THUNDER BAY — Opponents of a proposal to store nuclear fuel waste in Northwestern Ontario have mounted another postcard campaign.
This time they've targeted residents of Thunder Bay by sending 25,000 postcards to local residents warning of the risks that would be posed by transporting used nuclear fuel through the city by road or rail.
The Nuclear Waste Management Organization is considering the construction of a repository deep in the Canadian Shield west of Ignace or in the Municipality of South Bruce near Georgian Bay.
If Ignace is chosen, the Thunder Bay-based citizens group Environment North warns that two to three loads of nuclear waste would be transported daily through Thunder Bay over a period of several decades.
"I can't overstate the risks," said the group's nuclear lead, Dodie LeGassick.
"Although the loads will travel in strong containment casks, gamma radiation will be emitted constantly. If there is an accident causing a breach of a cask or its immersion in water, the results could be catastrophic. Computer-modelled predictions won't help those who could be affected."
Scott Harris, president of Environment North, said the addresses used for the mail-out were chosen carefully.
"If you receive a postcard, it means your home is very near either the proposed highway or railway route for the nuclear fuel waste," he said.
Environment North believes it's not right that only Ignace and Wabigoon Lake First Nation have been asked by NWMO to express their willingness to have a storage site in their area, and maintains that Thunder Bay should have a say in the decision.
It wants residents to sign the postcards and mail them to MPs Patty Hajdu and Marcus Powlowski, asking them to speak against the plan as well.
NWMO hopes to choose the repository location in 2024, but has noted that the shipping of spent fuel would not begin for at least 20 years.
Spokesperson Vince Ponka said Tuesday that no transportation route has been selected as yet, nor has a decision been made as to whether to carry the waste containers only on trucks, partly on rail cars, or some combination of the two.
Ponka said the international consensus is that a deep geological repository is the best way to safely isolate used nuclear fuel, and that two Nordic countries have led the way in that respect.

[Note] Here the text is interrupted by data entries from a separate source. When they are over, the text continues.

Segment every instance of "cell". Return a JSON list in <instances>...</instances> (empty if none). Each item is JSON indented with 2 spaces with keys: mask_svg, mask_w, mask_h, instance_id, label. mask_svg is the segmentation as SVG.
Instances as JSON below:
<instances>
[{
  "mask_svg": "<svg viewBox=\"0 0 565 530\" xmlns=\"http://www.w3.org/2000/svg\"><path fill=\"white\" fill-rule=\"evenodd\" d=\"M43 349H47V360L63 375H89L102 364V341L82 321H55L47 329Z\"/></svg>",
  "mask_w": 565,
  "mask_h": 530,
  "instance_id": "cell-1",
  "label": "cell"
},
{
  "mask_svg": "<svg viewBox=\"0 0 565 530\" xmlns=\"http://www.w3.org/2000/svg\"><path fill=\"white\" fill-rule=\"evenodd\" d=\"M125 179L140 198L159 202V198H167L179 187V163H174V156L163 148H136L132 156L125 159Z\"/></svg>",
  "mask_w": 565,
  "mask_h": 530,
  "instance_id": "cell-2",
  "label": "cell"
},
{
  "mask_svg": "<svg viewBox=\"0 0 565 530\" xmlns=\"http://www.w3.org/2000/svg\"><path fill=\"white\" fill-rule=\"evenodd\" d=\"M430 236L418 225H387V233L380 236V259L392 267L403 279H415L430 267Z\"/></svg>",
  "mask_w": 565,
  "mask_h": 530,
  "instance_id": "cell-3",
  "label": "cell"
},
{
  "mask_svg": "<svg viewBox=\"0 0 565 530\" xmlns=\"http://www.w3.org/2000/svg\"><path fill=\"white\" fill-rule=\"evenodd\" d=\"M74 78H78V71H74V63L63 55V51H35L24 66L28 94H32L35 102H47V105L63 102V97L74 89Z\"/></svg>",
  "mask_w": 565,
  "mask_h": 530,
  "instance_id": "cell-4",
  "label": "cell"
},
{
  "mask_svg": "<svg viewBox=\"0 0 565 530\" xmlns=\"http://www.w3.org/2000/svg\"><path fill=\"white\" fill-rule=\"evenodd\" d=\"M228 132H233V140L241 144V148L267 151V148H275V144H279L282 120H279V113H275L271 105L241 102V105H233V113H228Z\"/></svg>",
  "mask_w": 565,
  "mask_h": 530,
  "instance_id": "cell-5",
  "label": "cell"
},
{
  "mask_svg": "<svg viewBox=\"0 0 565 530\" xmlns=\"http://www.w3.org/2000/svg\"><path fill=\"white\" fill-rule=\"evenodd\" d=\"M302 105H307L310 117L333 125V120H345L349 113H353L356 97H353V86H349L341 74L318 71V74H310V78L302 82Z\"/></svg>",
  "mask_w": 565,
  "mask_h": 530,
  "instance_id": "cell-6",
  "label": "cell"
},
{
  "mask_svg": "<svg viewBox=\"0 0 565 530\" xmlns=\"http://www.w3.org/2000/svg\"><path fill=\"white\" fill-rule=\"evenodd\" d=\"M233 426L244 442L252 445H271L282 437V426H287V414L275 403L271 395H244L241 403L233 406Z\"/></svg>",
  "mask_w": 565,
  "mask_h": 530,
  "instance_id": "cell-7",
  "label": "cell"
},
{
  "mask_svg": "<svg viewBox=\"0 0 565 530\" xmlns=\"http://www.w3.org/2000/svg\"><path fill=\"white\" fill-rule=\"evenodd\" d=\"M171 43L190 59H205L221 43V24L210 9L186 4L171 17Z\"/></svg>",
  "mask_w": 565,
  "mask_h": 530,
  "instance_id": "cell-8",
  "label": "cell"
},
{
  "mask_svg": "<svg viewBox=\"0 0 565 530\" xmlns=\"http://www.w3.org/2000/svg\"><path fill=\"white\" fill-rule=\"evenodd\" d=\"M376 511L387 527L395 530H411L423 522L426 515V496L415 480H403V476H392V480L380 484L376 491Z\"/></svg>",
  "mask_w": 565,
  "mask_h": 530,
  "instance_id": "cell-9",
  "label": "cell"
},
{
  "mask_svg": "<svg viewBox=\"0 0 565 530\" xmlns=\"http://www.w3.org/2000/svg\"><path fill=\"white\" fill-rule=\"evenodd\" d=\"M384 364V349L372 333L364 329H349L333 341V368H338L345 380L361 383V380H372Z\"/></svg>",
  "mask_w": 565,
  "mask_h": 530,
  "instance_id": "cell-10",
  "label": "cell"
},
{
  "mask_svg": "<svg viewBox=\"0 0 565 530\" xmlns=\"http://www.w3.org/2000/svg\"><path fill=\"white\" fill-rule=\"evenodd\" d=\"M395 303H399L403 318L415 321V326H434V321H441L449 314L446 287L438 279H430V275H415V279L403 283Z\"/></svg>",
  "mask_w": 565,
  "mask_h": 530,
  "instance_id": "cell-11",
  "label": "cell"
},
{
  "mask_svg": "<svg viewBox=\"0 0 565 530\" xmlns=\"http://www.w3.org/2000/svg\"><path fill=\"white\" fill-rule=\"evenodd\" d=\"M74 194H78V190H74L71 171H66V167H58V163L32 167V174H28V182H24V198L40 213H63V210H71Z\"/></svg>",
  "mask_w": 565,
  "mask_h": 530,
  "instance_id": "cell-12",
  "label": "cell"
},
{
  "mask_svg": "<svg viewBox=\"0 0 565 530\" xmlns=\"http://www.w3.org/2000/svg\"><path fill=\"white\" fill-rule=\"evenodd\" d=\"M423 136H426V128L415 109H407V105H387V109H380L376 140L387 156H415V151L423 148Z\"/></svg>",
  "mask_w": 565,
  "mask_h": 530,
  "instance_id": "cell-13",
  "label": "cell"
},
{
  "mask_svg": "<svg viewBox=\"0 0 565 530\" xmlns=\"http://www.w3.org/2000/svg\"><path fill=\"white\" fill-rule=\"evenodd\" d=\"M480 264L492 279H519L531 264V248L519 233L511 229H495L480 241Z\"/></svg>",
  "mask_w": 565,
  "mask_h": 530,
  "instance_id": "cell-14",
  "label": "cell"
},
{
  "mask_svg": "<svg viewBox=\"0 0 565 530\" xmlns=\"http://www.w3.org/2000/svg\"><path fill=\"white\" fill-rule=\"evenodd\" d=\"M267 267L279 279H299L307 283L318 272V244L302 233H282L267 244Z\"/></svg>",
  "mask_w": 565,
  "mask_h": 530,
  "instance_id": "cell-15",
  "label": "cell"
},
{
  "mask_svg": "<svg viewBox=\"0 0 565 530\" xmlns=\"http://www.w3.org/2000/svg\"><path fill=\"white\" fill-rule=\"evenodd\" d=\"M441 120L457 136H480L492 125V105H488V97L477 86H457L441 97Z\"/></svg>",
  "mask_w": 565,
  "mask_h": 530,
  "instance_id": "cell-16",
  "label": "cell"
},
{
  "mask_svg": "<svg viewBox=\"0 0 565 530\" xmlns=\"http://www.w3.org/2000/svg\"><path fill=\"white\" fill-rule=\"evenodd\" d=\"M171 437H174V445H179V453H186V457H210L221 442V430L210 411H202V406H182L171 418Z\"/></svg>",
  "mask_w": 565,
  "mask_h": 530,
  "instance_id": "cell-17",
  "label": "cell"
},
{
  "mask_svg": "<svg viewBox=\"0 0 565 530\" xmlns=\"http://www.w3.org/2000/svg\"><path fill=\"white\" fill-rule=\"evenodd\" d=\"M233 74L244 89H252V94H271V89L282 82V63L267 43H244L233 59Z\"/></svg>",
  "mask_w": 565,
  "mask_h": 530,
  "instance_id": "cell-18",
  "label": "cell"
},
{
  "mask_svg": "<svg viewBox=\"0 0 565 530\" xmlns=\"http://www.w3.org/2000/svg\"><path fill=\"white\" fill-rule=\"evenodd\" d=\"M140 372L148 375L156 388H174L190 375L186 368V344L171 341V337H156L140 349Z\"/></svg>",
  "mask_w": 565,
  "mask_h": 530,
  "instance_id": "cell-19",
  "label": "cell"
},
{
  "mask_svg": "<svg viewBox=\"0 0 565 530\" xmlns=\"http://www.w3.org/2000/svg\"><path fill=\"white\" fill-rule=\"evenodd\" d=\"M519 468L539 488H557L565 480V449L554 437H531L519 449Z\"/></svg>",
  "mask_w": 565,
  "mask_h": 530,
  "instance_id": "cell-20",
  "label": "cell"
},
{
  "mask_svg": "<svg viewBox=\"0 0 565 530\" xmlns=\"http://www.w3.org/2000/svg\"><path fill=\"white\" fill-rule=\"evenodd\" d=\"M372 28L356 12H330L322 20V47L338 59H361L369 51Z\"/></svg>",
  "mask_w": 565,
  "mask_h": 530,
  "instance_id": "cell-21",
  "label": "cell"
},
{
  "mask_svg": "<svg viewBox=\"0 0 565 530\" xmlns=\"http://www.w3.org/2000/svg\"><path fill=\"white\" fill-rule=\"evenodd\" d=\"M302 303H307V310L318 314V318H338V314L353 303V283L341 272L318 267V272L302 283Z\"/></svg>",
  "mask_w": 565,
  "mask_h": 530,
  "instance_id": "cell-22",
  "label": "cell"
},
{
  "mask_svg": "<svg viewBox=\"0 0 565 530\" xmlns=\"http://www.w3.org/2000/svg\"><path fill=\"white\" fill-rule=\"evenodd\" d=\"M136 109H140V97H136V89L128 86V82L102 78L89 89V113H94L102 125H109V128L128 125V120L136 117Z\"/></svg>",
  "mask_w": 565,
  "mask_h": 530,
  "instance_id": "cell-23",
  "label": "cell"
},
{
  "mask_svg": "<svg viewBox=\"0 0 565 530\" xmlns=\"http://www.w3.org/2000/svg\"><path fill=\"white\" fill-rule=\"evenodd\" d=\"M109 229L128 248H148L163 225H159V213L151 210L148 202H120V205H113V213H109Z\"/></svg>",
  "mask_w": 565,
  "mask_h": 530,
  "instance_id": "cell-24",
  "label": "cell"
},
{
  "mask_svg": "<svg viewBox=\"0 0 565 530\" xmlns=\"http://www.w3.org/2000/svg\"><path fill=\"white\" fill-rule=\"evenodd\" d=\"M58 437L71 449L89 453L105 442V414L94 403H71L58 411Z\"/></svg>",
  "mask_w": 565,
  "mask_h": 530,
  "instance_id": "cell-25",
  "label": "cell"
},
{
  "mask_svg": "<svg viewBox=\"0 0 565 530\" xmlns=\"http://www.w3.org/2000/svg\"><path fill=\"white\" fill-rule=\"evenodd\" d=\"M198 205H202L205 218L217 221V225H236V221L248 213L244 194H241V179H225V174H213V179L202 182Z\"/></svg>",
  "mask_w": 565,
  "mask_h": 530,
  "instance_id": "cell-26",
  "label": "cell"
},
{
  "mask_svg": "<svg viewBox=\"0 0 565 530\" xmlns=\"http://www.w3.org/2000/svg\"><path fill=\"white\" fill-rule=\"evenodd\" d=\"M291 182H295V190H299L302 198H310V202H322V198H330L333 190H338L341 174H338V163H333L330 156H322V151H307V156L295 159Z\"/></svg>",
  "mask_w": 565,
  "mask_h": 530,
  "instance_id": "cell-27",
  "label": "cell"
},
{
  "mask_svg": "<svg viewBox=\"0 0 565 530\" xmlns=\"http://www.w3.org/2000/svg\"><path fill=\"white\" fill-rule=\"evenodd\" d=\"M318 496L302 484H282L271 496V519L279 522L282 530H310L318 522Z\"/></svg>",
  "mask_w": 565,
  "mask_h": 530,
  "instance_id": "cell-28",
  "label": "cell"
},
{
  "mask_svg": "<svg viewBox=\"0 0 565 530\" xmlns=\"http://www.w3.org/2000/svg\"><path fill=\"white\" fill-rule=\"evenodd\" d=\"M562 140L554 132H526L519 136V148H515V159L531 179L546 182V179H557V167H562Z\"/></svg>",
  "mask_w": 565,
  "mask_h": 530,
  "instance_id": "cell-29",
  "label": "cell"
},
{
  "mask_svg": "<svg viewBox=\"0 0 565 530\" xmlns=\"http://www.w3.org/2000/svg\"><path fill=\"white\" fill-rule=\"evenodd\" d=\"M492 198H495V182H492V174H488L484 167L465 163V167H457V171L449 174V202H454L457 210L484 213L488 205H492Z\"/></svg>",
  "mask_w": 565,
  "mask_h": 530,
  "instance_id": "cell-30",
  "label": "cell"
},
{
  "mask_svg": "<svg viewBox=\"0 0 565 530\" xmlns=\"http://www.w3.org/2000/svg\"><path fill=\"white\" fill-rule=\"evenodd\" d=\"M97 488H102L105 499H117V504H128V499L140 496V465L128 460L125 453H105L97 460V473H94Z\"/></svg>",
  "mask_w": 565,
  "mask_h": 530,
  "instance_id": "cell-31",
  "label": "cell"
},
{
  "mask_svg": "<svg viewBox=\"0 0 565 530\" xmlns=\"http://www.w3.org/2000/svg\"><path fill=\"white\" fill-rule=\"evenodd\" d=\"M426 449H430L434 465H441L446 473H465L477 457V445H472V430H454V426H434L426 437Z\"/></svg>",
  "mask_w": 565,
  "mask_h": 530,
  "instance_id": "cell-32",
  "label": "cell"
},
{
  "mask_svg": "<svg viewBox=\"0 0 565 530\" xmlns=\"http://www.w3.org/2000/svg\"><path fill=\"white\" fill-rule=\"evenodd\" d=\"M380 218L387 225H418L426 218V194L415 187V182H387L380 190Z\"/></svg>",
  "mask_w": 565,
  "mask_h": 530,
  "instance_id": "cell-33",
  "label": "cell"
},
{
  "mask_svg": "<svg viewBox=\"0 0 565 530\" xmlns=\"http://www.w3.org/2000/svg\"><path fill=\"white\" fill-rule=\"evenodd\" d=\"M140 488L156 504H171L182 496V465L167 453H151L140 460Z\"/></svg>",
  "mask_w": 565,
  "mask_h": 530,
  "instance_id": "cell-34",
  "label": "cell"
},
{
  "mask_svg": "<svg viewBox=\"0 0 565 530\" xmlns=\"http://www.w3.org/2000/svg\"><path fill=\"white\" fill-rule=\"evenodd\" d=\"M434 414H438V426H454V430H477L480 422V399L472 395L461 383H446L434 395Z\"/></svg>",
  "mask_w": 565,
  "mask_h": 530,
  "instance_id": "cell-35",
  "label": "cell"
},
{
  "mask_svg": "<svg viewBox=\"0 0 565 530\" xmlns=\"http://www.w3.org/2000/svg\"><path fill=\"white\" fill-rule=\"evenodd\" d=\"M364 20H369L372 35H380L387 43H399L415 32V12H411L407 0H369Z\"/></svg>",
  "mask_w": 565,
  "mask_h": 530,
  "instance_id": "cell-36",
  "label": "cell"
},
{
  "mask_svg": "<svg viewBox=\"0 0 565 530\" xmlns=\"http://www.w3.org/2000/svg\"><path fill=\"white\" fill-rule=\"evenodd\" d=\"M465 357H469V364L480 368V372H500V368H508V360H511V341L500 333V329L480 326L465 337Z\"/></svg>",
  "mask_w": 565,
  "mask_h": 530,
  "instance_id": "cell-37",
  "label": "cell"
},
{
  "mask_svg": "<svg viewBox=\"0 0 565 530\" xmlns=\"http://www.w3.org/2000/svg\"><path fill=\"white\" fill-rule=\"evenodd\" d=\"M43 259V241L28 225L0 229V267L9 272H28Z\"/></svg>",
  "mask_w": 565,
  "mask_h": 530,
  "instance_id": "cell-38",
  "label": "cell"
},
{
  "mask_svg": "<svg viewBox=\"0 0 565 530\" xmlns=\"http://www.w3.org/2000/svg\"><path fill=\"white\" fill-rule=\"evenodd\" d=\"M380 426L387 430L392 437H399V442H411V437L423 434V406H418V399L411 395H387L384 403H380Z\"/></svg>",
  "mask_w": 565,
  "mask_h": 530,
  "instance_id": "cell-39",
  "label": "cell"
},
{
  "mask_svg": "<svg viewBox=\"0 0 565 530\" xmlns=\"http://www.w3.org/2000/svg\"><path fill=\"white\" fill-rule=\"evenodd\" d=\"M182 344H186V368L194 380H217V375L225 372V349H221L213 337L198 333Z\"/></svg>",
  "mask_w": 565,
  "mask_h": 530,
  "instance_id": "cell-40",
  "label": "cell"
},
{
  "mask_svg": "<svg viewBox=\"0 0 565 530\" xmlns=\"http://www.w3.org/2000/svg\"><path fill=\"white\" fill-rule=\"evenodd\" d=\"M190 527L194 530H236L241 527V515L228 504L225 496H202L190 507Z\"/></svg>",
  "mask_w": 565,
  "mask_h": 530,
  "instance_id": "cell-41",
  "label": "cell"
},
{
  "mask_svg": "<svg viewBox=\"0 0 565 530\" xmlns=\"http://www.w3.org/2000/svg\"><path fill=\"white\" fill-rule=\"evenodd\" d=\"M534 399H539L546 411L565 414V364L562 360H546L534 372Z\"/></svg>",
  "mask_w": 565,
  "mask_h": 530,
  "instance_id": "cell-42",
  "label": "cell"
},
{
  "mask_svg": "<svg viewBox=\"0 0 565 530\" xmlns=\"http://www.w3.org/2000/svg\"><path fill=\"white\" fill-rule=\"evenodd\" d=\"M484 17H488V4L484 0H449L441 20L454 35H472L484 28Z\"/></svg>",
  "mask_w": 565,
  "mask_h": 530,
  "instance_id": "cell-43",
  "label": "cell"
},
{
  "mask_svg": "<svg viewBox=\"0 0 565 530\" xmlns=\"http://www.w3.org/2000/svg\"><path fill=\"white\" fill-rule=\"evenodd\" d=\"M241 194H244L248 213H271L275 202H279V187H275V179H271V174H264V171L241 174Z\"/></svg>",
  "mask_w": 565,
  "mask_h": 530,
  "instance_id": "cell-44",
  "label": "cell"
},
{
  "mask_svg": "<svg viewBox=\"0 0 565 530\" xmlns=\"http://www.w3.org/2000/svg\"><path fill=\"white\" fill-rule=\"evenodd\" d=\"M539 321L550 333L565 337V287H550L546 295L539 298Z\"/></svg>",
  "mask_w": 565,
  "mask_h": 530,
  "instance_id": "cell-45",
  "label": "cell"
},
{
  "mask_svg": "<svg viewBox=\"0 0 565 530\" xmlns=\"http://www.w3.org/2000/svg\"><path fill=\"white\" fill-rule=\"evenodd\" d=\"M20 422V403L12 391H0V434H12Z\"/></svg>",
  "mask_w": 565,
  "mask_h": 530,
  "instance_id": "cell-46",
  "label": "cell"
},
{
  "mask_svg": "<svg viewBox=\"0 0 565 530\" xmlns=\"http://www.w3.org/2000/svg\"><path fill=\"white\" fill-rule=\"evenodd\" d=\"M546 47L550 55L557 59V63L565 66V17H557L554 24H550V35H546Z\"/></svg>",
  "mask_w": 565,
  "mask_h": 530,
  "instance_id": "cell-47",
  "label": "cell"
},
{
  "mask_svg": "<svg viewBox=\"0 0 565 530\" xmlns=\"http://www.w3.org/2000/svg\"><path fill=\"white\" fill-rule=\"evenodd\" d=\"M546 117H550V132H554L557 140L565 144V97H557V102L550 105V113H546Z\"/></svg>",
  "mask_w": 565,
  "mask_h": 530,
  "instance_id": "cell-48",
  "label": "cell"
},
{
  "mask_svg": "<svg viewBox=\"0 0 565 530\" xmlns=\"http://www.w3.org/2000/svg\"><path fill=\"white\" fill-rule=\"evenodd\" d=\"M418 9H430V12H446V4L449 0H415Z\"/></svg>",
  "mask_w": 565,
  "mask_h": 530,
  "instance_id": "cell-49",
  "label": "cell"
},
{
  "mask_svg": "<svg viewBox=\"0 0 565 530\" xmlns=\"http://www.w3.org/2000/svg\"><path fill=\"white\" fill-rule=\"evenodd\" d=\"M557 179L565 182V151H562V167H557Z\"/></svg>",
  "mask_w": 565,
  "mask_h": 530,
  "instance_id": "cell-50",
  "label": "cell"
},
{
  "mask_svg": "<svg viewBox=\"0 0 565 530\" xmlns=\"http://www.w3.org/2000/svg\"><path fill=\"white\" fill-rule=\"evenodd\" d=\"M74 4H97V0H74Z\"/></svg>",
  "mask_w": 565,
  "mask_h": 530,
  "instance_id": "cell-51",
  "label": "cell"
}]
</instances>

"Finland is a year-and-a-half away from opening their repository, and Sweden is close behind, but on the front page of the postcard it says 'There are better, safer alternatives'
"The science just doesn't back up that statement."
Opponents including Environment North and We the Nuclear Free North have suggested that nuclear waste is best managed in secure facilities near the reactors where it came from, but Ponka said Finland's storage site is 400 to 500 kilometres away from a nuclear reactor.
"In our case, it's a little over 1,000 kilometres, so it's not all that different from other countries," Ponka said. "But it's important that we have a safe transportation package, and we need to be able to prove to regulators that transportation can be done safely, which it has been done around the world for 60 years."